The full cost of obtaining and maintaining an Alaska limited license during suspension includes the IID installation fee of $150 to $300, monthly IID monitoring at $60 to $100 for the duration of your limited license period, SR-22 insurance premium increase of $400 to $800 per year, and the $100 reinstatement fee when your suspension ends. Court filing fees for the limited license petition vary by district and were not confirmed from a canonical Alaska court source—contact the clerk's office in the court that handled your case for current petition fees.

These costs stack on top of any DUI fines, required alcohol education program fees, and probation costs imposed by your criminal case.

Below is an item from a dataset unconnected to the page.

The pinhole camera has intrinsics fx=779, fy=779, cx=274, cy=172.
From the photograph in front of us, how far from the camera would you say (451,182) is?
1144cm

Budget for the combined expense before filing your petition—you cannot install the IID or file SR-22 coverage without upfront payment, and the court will not approve your limited license until both are in place.

File Your Petition After the Hard Suspension Ends

Alaska's 90-day mandatory hard suspension for first-offense DUI begins on your conviction date. You cannot petition for a limited license until that 90-day period expires. Count the days carefully—filing before the hard period ends wastes petition fees and hearing time because the court cannot legally grant relief during the mandatory window. Subsequent DUI offenses carry longer hard periods with no limited license access; verify your specific mandatory period based on your conviction tier before filing.

Once the hard period ends, gather your documentation, contact an SR-22 insurer to initiate coverage and filing, schedule IID installation if a vendor serves your area, and file your petition with the court. If approved, your limited license allows you to drive for the court-specified purposes and hours until your full suspension period ends. At that point, pay the $100 reinstatement fee, verify your SR-22 filing remains active, and apply to Alaska DMV to reinstate your unrestricted license. Your SR-22 filing obligation continues for 5 years regardless of reinstatement.